[Opening Supplied records section]

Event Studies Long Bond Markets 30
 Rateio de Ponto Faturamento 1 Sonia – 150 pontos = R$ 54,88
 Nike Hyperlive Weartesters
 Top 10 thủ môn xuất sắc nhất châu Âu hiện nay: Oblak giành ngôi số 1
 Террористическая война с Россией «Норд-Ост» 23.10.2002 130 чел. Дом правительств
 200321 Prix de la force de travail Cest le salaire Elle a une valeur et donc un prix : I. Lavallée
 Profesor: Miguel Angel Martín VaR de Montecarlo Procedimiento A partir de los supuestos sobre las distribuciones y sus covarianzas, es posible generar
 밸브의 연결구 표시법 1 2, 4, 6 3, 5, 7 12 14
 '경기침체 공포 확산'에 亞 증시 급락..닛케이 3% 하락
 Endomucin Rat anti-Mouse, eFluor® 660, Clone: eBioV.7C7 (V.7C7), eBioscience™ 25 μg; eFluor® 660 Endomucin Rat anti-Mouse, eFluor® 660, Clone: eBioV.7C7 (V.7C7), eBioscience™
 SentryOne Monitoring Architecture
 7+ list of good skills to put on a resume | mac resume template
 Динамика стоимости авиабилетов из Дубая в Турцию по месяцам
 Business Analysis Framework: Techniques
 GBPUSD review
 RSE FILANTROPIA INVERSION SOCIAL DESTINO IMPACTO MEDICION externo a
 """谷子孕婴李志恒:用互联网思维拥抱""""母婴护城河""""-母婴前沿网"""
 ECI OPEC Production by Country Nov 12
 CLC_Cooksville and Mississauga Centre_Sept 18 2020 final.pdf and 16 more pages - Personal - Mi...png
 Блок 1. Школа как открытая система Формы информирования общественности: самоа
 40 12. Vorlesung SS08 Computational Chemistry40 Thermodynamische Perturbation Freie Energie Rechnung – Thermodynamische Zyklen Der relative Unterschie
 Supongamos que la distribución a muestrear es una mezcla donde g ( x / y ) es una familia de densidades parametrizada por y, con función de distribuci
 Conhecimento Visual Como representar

[Closing Supplied records section]

[Directions for this task] Retype the records in full, keeping every word as it is.

[Result]
Event Studies Long Bond Markets 30
 Rateio de Ponto Faturamento 1 Sonia – 150 pontos = R$ 54,88
 Nike Hyperlive Weartesters
 Top 10 thủ môn xuất sắc nhất châu Âu hiện nay: Oblak giành ngôi số 1
 Террористическая война с Россией «Норд-Ост» 23.10.2002 130 чел. Дом правительств
 200321 Prix de la force de travail Cest le salaire Elle a une valeur et donc un prix : I. Lavallée
 Profesor: Miguel Angel Martín VaR de Montecarlo Procedimiento A partir de los supuestos sobre las distribuciones y sus covarianzas, es posible generar
 밸브의 연결구 표시법 1 2, 4, 6 3, 5, 7 12 14
 '경기침체 공포 확산'에 亞 증시 급락..닛케이 3% 하락
 Endomucin Rat anti-Mouse, eFluor® 660, Clone: eBioV.7C7 (V.7C7), eBioscience™ 25 μg; eFluor® 660 Endomucin Rat anti-Mouse, eFluor® 660, Clone: eBioV.7C7 (V.7C7), eBioscience™
 SentryOne Monitoring Architecture
 7+ list of good skills to put on a resume | mac resume template
 Динамика стоимости авиабилетов из Дубая в Турцию по месяцам
 Business Analysis Framework: Techniques
 GBPUSD review
 RSE FILANTROPIA INVERSION SOCIAL DESTINO IMPACTO MEDICION externo a
 """谷子孕婴李志恒:用互联网思维拥抱""""母婴护城河""""-母婴前沿网"""
 ECI OPEC Production by Country Nov 12
 CLC_Cooksville and Mississauga Centre_Sept 18 2020 final.pdf and 16 more pages - Personal - Mi...png
 Блок 1. Школа как открытая система Формы информирования общественности: самоа
 40 12. Vorlesung SS08 Computational Chemistry40 Thermodynamische Perturbation Freie Energie Rechnung – Thermodynamische Zyklen Der relative Unterschie
 Supongamos que la distribución a muestrear es una mezcla donde g ( x / y ) es una familia de densidades parametrizada por y, con función de distribuci
 Conhecimento Visual Como representar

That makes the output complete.